Me: Okay, let’s move on to the questions, and then maybe I could talk to both of you.
Madeline: Both of us? Oh no, you didn’t invite him did you!?
Me: You mean Archer? Well, he is kind of important to the story.
Archer: And I couldn’t let you suffer through this all alone, my Cuppy-cake, Sweety-pie! (he bounds across the room, and scoops Madeline up in a hug)
Madeline: First the poop colored clothes and now this. (She glares at me, still trapped in his hug)
Archer: Of course I’m friendly. Me and Madeline are going to be together forever and ever and ever’n ever. (he rubs his cheek on the top of Madeline’s head)
Madeline: (grumbles and tries to break out of the hug.)
Archer: (wraps his arms around her in a even more convoluted fashion, and chuckles evilly)
Madeline: (silently glares at me)
Me: Okay, now for the questions. Madeline, what is your favorite song?
Archer: Oo, oo, I know this one! Her favorite song is Tiptoes by Jayme Dee.
Madeline: (wiggles free enough to grab a spray bottle and whistle out of her purse)
Madeline: This is my interview and I’m going to answer the questions!
Madeline: (she blows the whistle loudly and than sprays water at Archer’s head until he releases her)
Madeline: Back, back! Now sit. (she points to the chair next to her’s and tweets the whistle again) Sit!
Madeline: Yeah, I thought he might show up. Last week I found this great puppy training book that recommended whistles and water spritzers as good tools for teaching dogs to stop jumping up on people. I think they work pretty good. (she points the spray bottle menacingly at Archer, he leans away and winces).
Archer: You have no idea how damp my last week as been.
Me: (nervously scoots chair away from Madeline, and hopefully out of her spray radius)
Me:Okay, let’s get back to those questions.
Madeline: Oh right, my favorite song is Jaded by Aerosmith.
Archer: What!? Madeline, you’re so mean. You see the way she treats me! (covers his face with his arms and sobs dramatically and loudly. I’m pretty sure he wasn’t actually crying)
Madeline: Hey, stop that! Don’t make me spritz you again.

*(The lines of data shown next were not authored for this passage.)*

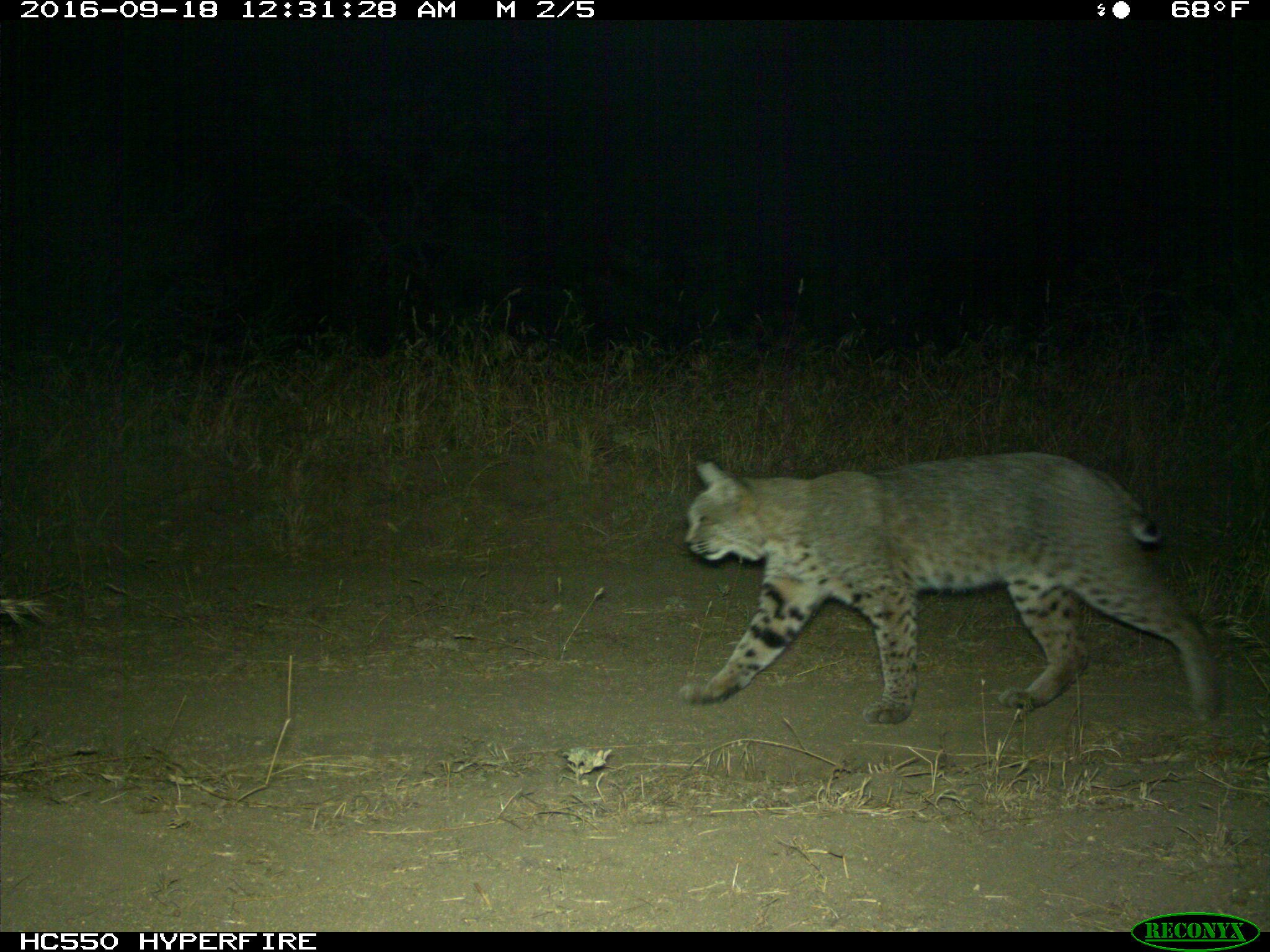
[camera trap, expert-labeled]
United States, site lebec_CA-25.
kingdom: Animalia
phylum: Chordata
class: Mammalia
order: Carnivora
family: Felidae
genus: Lynx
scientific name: Lynx rufus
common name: bobcat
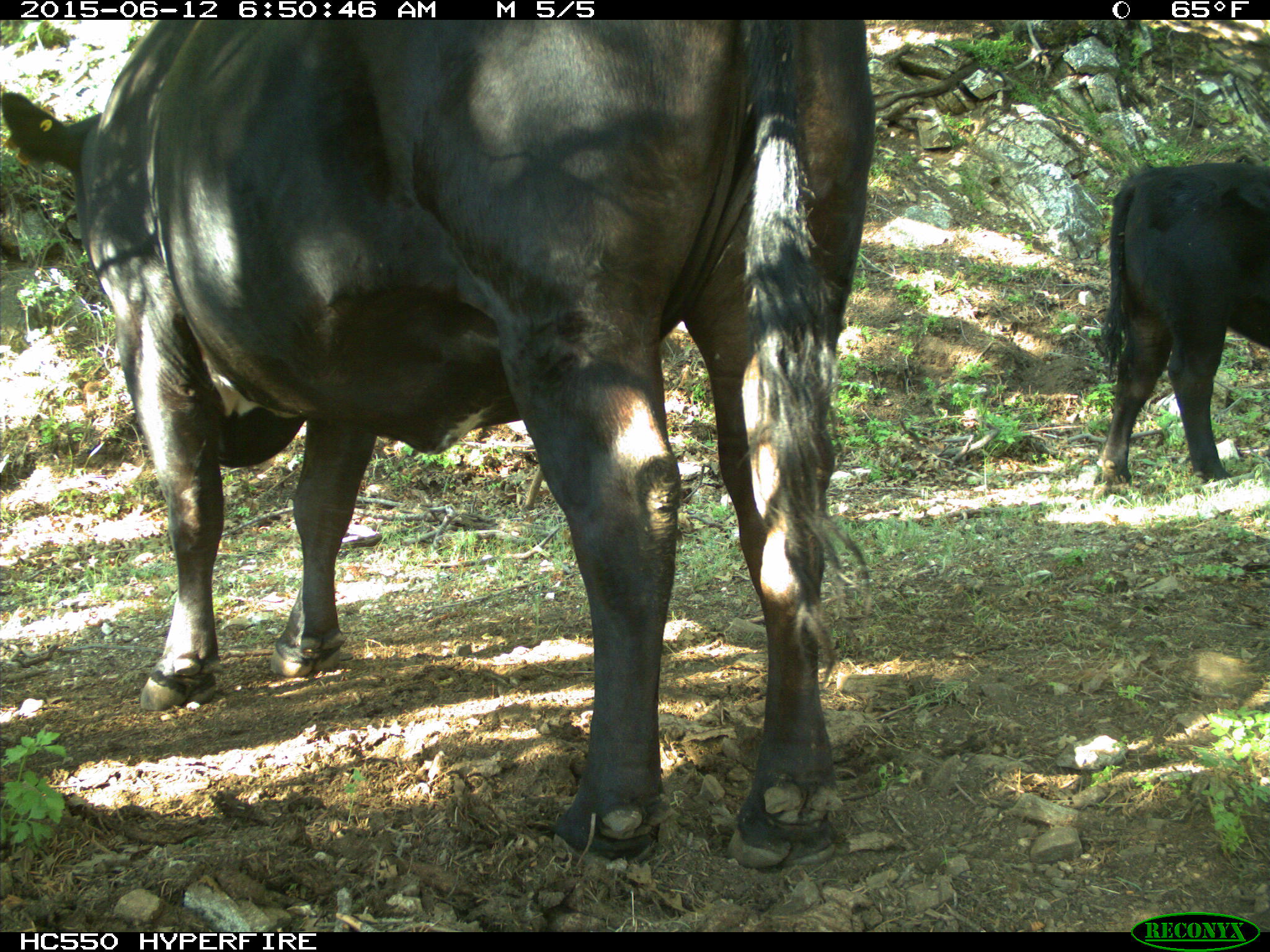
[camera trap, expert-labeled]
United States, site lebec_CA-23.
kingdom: Animalia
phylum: Chordata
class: Mammalia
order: Artiodactyla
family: Bovidae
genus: Bos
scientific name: Bos taurus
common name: domestic cow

Archer: (instantly stops and lowers his arm, there’s no sign of tears ever being on his face)
Archer: (sticks out his lower lip and pouts at Madeline, blinking non-teary eyes at her)

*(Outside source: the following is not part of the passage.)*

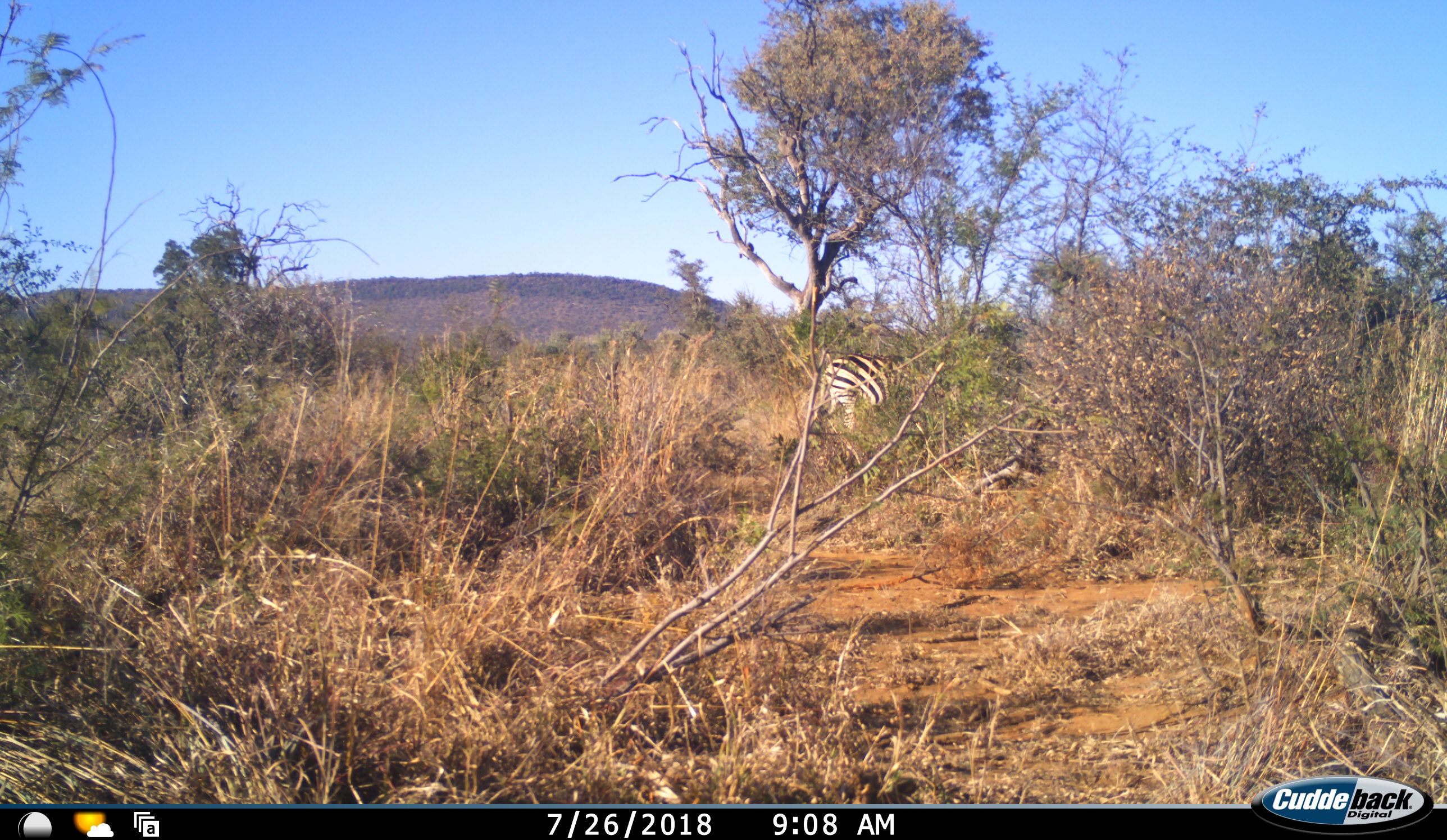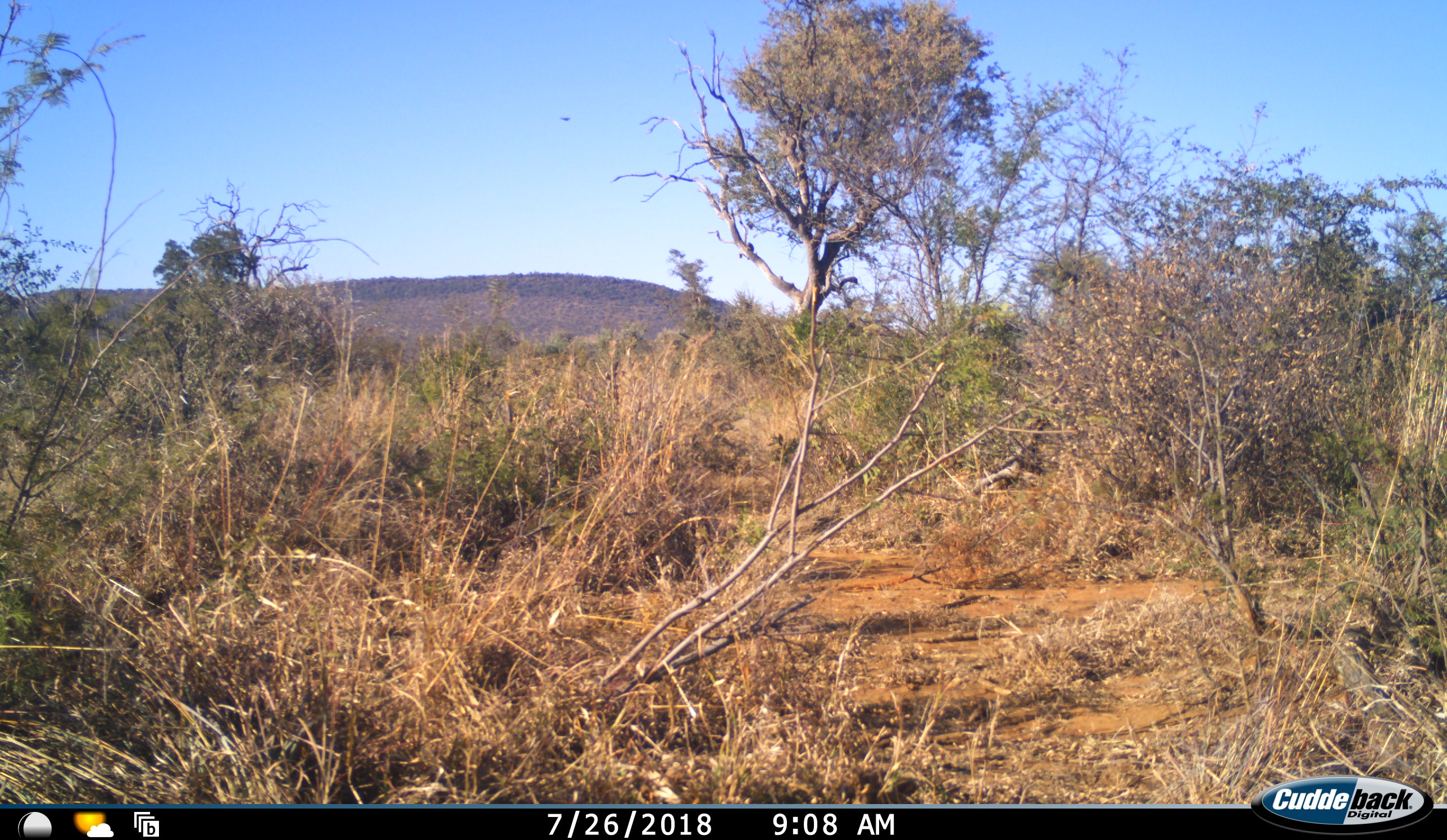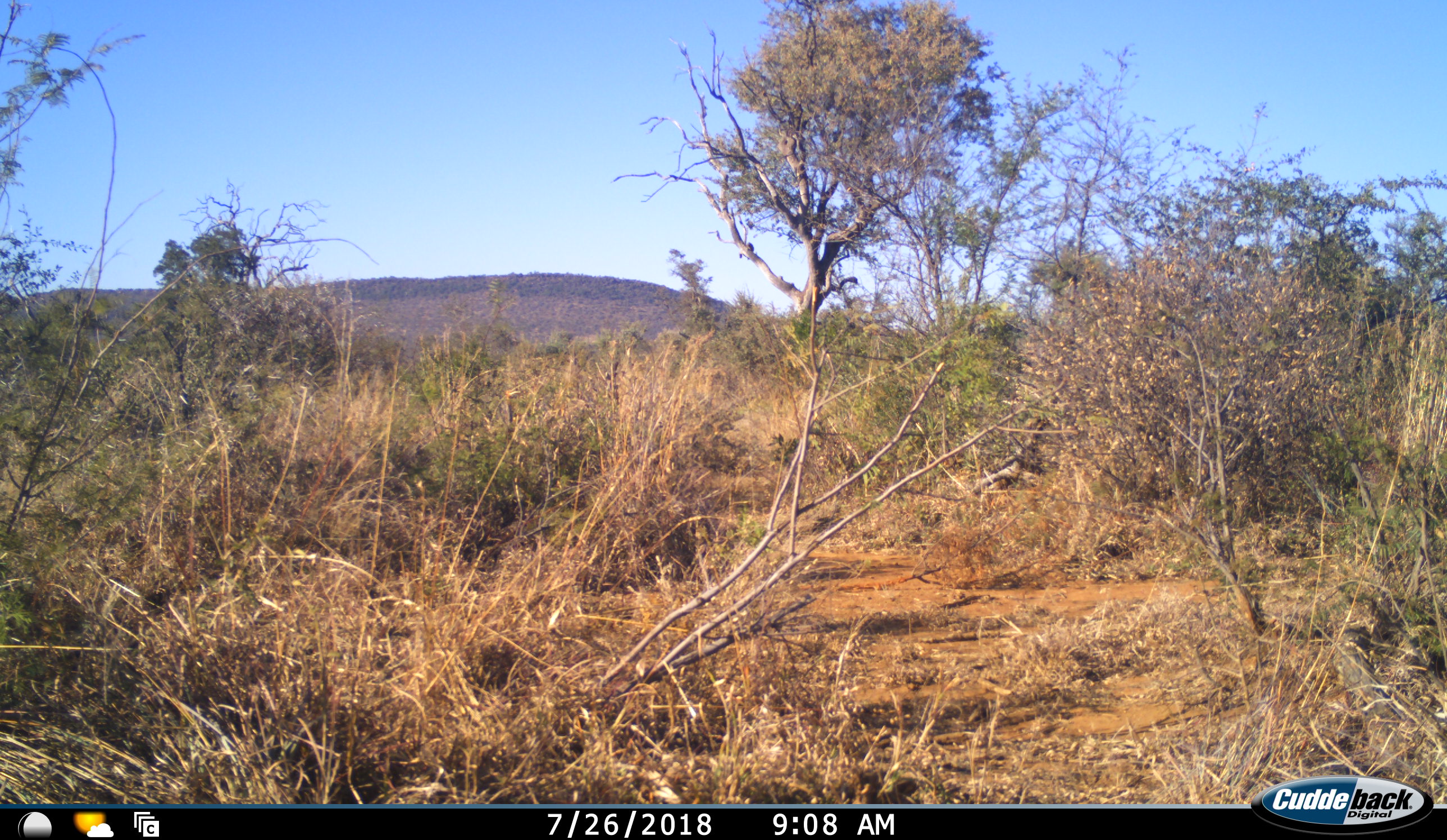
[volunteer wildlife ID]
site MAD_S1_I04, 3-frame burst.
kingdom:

Madeline: (rolls her eyes) Okay, fine my favorite song is Arms by Christina Perri. Are you happy now? (she asks Archer)
Archer: I can live with that.
Madeline: Okay, I’m ready for the next question. And I’m answering it! ( she points the spray bottle menacingly at Archer again)
Archer: Of course, my sweet.
Madeline: And no butting in this time, Archer, I mean it.
Madeline: ( she gives him one more squinty eyed look and then turns to me)
Madeline: Okay, I’m ready, what’s the next question? Ask it quick, before his changes his mind.
Me: Um. . . actually we seem to be out of time. (nervously scooting my chair away from them) But it was really nice talking to you both.
Madeline: We’ll talk again some other time, right?
Me: Gee, I’ve been really busy lately. I’ll have to check my schedule.
Madeline: This is all your fault, I know it. (she spritzes Archer in the head one more time before leaving in a huff)
Archer: (blinks a few times, calmly squeegees water off of his face)
Archer: So, when’s my interview?
Me: Um. . . . . let me get back to you about that.